The estimated probability of remaining free of a depressive episode at 52 weeks was 72% in the 52-week group vs 53% in the 8-week group. The estimated probability of remaining free of a manic episode at 52 weeks was 81% and 92%, respectively.
The incidence of adverse events was similar in the two groups, with a low rate of discontinuation due to adverse events and no serious adverse events. Clinically significant weight gain (≥7% increase in body weight) was observed in 14% of patients in the 52-week group and 7% of patients in the 8-week group.
Limitations of the trial include the fact that it was stopped early, before the planned sample size was reached, owing to slow recruitment and funding issues.
Other limitations include a lack of ethnic diversity (only 12% were White and < 1% Black) and over-representation of patients from India, which may limit generalizability.

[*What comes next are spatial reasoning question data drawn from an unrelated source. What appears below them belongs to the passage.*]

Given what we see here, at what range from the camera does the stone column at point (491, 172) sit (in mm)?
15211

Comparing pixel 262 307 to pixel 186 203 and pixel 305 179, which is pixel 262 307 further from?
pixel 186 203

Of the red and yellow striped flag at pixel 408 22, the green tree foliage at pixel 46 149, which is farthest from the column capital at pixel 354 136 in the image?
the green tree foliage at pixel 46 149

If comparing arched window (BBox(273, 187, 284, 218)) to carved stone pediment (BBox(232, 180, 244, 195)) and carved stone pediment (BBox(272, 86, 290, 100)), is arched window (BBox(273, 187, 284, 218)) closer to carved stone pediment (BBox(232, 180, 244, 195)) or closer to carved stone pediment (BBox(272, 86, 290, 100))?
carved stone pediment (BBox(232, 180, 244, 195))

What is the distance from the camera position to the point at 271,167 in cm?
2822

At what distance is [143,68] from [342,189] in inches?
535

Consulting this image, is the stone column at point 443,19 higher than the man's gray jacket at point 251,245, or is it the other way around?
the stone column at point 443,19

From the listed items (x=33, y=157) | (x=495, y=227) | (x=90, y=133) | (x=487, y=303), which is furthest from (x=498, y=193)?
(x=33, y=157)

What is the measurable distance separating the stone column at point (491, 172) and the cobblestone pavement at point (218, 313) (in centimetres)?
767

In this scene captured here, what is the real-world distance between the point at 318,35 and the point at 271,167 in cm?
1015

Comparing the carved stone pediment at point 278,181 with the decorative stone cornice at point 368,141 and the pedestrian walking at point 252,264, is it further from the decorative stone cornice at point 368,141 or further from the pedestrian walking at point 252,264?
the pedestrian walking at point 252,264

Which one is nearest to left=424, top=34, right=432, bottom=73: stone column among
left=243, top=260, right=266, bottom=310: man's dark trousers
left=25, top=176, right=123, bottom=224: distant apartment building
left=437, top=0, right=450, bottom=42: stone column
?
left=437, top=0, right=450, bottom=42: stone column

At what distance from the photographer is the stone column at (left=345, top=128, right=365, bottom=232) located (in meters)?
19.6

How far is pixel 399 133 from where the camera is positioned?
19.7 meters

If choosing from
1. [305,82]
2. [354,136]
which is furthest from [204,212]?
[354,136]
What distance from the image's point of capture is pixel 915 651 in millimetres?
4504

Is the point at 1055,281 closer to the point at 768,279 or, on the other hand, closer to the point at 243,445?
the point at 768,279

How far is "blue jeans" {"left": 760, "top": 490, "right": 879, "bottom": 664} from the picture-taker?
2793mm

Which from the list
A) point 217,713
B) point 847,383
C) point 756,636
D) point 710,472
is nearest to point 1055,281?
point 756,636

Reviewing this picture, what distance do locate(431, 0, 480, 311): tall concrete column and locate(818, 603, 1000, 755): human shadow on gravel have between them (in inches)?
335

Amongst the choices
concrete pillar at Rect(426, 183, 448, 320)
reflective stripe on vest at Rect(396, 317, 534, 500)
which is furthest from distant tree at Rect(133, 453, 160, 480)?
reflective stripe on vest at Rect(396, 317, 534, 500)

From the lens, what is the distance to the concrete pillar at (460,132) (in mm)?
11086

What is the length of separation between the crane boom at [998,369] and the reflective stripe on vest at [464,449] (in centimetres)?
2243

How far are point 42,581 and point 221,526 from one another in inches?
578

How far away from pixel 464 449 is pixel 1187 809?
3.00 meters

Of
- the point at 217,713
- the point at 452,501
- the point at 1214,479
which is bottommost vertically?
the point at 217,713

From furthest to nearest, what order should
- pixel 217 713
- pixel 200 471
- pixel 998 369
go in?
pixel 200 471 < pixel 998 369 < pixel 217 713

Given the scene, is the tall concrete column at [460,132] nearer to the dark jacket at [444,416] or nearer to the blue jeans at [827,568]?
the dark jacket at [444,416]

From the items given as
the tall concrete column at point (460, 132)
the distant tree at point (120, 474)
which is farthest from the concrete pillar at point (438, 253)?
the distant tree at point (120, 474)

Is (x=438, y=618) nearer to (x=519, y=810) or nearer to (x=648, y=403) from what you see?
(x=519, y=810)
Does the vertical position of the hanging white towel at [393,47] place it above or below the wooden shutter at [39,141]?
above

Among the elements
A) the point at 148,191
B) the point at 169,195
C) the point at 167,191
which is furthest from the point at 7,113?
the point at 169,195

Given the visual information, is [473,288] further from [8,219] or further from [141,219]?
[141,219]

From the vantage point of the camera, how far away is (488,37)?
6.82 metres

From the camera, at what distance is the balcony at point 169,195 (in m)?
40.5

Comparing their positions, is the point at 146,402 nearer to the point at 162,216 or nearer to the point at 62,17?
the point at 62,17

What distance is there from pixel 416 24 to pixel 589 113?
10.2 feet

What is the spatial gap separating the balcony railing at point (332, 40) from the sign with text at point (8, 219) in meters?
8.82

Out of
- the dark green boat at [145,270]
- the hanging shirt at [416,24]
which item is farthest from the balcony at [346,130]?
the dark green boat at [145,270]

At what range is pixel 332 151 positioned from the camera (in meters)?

In addition, the findings may not be applicable to treatment with antidepressants other than escitalopram and buproprion XL. Finally, the study population was also enriched for patients who responded to these antidepressants.
Need for an Individualized Approach
Commenting on the study for Medscape Medical News, Roger McIntyre, MD, professor of psychiatry in pharmacology, University of Toronto, Canada, noted the study was not easy to conduct and the investigators should be credited for conducting a maintenance study in bipolar depression.
“Although the study reports, as it should, that there is no evidence of maintenance effect, the secondary analysis, which was not adjusted for multiplicity, does suggest that there is a benefit,” said McIntyre, who was not associated with this research.
“However, the authors are also correct in stating that one cannot draw a conclusion because it was not the primary question and was not adjusted for multiplicity,” he added.
“If anything,” said McIntyre, “what these results do support is the notion that antidepressants are unlikely to destabilize all patients. Instead, the risk of destabilization seems to be largely limited to some persons, and there is a suggestion, based on the secondary outcome of this study, that maintenance antidepressant benefits can be seen in some people. But again that’s a testable hypothesis.”
Also weighing in on the research, Madhukar H. Trivedi, MD, professor of psychiatry and director, Center for Depression Research and Clinical Care, University of Texas Southwestern Medical Center, Dallas, said the study is “interesting,” adding that it was “unfortunate that the researchers had to curtail recruitment and reduce the size of the trial.”
“But the main finding is indeed that there was no significant advantage with 52 [weeks] continuation, except maybe increasing time to relapse. There are indeed a number of interesting findings in the secondary analyses but sample size may have limited certainty,” Trivedi told Medscape Medical News.
“It seems that the results would not suggest a change in the current guidelines and yet we have to also mention that, for now, one has to make individual decisions and maybe recommend a more definitive complete trial,” added Trivedi, who was not involved in the study.
The study was supported by the Canadian Institutes of Health Research. Bausch Health (formerly Valeant), Lundbeck, and Lupin provided trial medications but were not involved in the design or conduct of the trial, data collection or analyses, writing of the manuscript, or decision to submit the manuscript for publication. Disclosures for authors are available at the conclusion of the original article.